EXTRACTED MATERIAL:

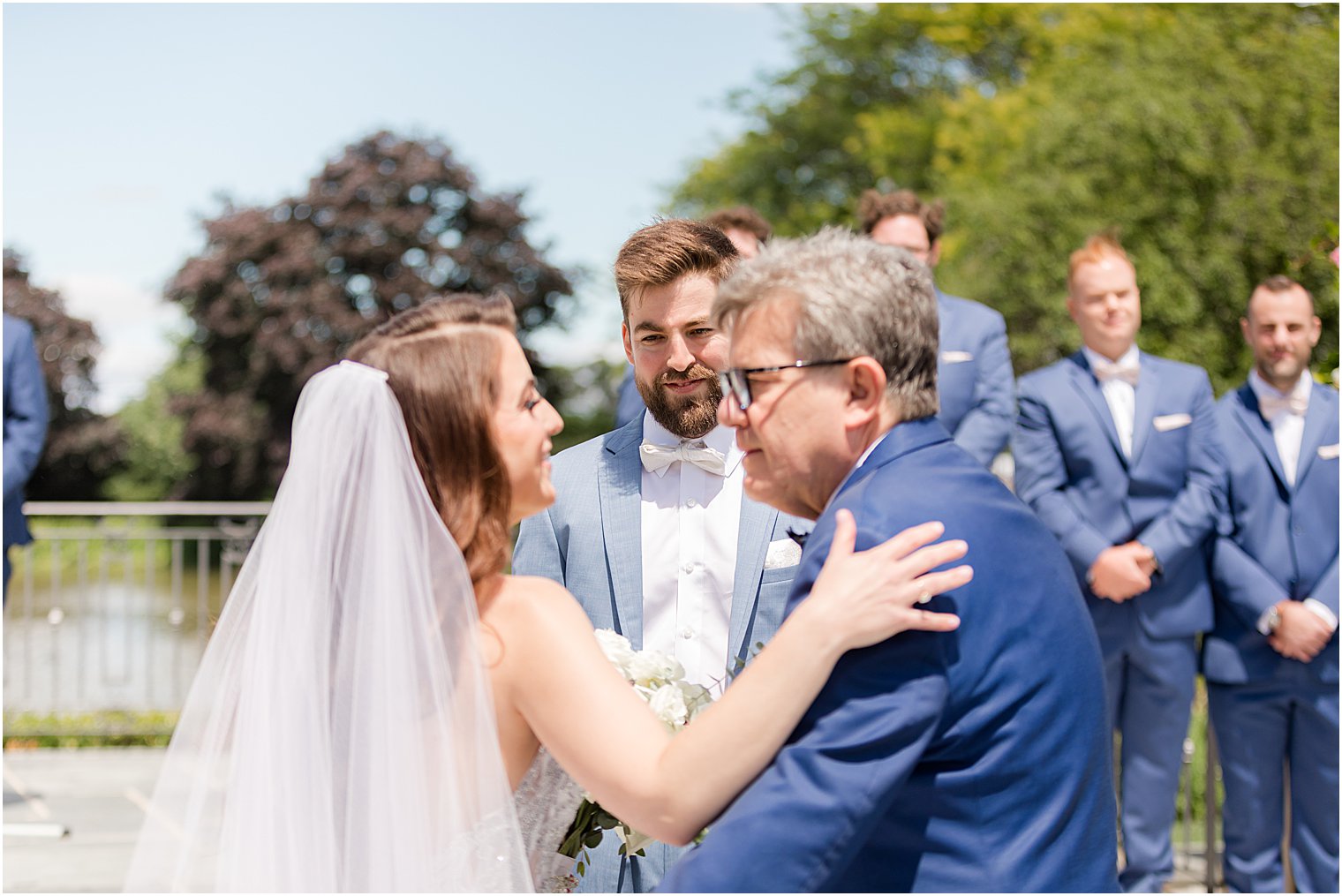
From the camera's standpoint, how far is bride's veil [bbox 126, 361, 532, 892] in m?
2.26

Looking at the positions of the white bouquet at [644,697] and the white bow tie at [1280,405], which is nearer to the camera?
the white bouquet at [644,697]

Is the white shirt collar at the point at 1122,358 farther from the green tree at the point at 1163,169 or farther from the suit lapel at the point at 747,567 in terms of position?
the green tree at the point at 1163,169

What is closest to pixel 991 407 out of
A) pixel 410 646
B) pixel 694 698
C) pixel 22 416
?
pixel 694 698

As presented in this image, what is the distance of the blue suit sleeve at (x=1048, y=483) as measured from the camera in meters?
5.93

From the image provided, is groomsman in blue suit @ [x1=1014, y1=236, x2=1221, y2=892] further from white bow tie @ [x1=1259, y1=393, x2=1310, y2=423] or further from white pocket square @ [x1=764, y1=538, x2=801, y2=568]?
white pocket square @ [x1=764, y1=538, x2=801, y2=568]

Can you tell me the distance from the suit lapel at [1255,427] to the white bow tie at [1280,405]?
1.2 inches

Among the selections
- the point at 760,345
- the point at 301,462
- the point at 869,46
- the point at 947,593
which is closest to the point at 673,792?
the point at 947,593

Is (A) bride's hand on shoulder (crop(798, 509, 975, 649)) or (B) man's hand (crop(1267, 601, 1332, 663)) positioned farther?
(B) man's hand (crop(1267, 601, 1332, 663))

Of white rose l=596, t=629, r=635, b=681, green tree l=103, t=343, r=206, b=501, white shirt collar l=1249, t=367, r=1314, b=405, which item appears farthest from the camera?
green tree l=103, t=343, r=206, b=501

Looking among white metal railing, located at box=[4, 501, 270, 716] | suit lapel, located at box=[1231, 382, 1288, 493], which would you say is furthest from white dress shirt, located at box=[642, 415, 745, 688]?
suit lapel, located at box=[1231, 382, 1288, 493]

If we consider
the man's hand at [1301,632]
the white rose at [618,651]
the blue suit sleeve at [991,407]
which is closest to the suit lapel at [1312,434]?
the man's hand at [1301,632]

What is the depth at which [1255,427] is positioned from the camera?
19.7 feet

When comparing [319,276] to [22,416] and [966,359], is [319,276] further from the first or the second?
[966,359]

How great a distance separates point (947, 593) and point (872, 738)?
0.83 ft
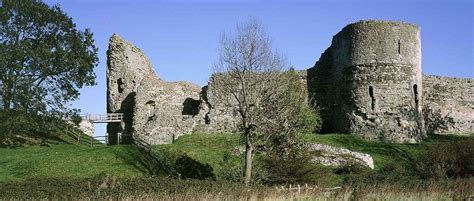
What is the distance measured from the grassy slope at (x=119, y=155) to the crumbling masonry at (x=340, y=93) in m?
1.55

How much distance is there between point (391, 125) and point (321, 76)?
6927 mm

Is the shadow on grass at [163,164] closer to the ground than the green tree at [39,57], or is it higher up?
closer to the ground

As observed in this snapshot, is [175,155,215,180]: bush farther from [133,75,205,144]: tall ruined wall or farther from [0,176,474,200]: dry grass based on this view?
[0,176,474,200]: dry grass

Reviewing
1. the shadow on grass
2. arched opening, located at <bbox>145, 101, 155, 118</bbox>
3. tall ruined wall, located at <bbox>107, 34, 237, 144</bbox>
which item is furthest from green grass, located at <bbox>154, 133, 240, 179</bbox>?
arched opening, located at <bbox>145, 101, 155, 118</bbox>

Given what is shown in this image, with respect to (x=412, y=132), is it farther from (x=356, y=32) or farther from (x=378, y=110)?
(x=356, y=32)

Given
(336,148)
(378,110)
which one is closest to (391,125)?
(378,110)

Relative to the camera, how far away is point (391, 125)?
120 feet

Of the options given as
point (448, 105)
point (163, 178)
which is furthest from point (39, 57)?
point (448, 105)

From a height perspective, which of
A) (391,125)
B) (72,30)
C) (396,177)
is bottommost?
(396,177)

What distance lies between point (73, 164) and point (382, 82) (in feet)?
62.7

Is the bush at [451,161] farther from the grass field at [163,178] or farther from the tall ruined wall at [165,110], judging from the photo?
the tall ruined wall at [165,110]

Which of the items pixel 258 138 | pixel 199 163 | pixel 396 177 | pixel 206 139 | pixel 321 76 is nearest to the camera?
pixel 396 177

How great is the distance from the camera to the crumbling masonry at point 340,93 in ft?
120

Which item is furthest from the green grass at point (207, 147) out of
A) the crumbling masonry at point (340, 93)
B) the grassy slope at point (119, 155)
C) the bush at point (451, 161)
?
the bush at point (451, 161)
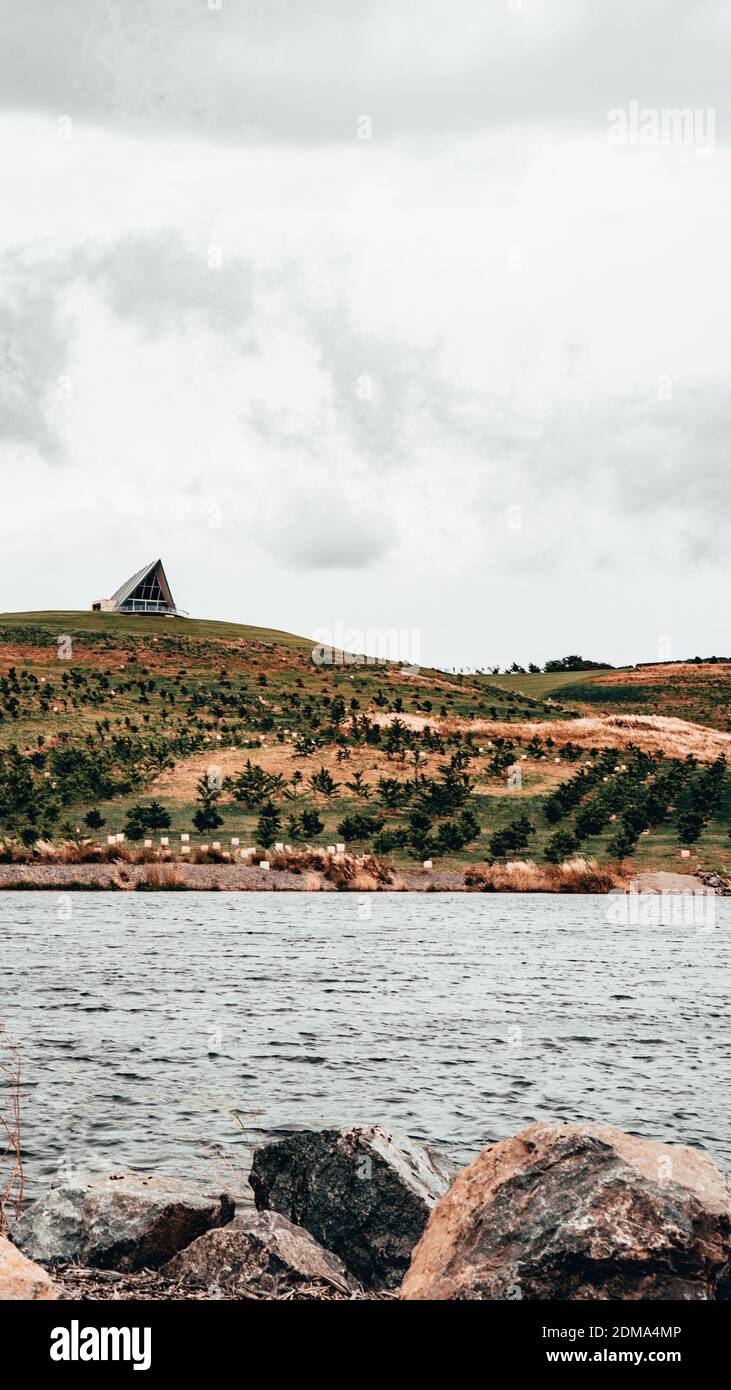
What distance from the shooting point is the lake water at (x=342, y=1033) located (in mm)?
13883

--

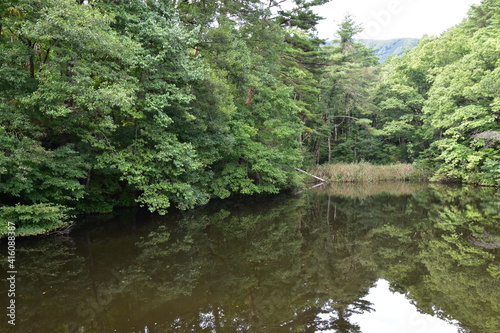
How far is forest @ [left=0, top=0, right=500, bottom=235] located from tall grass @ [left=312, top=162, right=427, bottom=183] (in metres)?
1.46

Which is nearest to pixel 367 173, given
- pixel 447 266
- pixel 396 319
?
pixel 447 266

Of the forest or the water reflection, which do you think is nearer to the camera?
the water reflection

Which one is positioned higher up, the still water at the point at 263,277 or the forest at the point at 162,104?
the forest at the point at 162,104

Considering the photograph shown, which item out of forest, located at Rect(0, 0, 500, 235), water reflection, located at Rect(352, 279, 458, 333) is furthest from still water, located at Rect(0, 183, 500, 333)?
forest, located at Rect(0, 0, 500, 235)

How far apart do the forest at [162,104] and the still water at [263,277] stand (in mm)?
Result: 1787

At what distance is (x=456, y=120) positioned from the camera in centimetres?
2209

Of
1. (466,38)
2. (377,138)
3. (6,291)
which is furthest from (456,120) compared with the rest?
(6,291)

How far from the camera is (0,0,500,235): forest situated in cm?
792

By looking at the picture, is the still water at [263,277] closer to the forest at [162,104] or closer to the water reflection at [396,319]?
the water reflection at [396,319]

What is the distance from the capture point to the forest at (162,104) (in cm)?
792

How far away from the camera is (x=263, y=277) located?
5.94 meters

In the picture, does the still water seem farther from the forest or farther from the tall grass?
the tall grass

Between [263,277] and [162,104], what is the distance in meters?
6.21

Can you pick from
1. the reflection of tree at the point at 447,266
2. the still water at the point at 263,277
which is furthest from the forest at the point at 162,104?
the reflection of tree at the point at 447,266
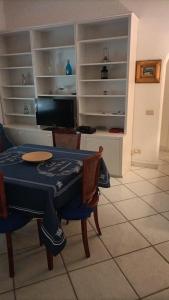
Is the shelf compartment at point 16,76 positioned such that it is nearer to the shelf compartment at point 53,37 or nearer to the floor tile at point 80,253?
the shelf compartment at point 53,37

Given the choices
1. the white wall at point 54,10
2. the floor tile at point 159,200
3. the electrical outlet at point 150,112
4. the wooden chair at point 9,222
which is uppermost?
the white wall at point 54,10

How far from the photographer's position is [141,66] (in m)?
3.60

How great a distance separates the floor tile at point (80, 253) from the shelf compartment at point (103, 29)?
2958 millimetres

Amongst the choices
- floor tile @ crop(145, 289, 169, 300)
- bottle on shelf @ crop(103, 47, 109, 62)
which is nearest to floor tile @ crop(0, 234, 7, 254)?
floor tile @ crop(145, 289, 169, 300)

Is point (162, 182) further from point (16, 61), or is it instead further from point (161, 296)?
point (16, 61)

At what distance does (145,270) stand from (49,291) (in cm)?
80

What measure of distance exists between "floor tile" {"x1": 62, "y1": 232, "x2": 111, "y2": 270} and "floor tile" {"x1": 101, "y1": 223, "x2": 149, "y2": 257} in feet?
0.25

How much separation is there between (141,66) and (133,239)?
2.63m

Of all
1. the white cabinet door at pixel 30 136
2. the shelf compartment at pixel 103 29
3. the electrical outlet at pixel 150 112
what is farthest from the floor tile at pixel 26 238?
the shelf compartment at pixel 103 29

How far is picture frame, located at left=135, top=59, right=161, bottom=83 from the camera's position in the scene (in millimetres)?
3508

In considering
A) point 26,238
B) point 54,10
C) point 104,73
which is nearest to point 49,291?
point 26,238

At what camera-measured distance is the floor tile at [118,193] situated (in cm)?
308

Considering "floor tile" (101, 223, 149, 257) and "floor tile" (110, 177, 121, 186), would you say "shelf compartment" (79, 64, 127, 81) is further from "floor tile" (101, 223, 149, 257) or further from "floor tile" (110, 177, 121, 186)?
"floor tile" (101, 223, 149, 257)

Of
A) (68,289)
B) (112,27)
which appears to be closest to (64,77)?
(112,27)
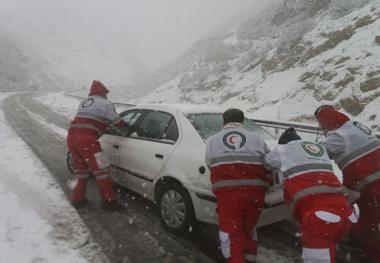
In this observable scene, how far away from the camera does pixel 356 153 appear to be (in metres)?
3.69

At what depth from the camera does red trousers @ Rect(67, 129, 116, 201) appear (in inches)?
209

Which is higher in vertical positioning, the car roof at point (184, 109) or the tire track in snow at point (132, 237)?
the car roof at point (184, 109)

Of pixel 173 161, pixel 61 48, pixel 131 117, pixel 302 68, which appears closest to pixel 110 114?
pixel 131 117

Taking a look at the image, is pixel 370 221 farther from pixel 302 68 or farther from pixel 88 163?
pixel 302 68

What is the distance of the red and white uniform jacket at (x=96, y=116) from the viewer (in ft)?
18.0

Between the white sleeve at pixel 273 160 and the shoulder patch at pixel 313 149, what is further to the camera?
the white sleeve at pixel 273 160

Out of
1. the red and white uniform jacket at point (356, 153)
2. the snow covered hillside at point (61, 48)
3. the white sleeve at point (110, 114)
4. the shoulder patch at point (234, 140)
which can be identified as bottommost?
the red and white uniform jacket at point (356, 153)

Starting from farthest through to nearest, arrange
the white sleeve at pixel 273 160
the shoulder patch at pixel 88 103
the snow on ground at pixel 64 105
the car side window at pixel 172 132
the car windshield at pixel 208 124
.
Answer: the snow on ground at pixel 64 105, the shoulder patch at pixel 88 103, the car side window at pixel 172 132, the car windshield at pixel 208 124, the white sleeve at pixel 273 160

--

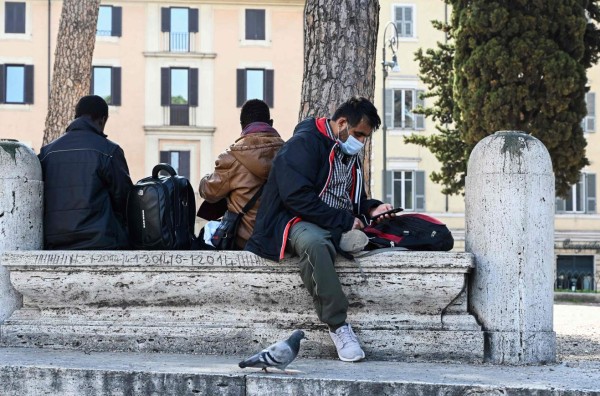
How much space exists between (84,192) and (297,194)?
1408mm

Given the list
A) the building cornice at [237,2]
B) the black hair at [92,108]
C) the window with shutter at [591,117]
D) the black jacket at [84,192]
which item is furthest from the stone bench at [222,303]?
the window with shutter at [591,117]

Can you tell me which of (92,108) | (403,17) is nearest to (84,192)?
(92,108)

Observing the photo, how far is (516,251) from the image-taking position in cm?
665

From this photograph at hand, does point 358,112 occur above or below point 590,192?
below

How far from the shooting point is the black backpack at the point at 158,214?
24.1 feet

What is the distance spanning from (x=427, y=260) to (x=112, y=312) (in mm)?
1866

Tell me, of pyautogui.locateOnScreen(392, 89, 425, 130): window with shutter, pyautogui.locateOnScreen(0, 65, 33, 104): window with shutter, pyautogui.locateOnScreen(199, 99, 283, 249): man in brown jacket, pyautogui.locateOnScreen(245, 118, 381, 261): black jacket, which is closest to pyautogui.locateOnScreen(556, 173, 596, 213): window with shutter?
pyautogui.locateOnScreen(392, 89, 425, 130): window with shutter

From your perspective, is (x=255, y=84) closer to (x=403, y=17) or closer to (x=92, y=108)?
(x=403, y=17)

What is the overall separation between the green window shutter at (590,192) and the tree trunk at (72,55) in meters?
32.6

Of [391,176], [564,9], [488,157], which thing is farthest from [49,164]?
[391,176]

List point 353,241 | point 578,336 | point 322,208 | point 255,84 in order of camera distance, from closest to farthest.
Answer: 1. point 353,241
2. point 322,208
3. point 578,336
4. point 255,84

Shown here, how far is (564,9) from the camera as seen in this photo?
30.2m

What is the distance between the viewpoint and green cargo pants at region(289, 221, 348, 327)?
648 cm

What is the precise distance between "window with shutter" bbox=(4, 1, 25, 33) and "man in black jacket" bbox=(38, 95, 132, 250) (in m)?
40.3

INSTRUCTIONS FOR THE TASK: Count the lines in the listing above that contain the string "windshield", treating case as significant, and give only that number.

COMPLETE OUTPUT: 2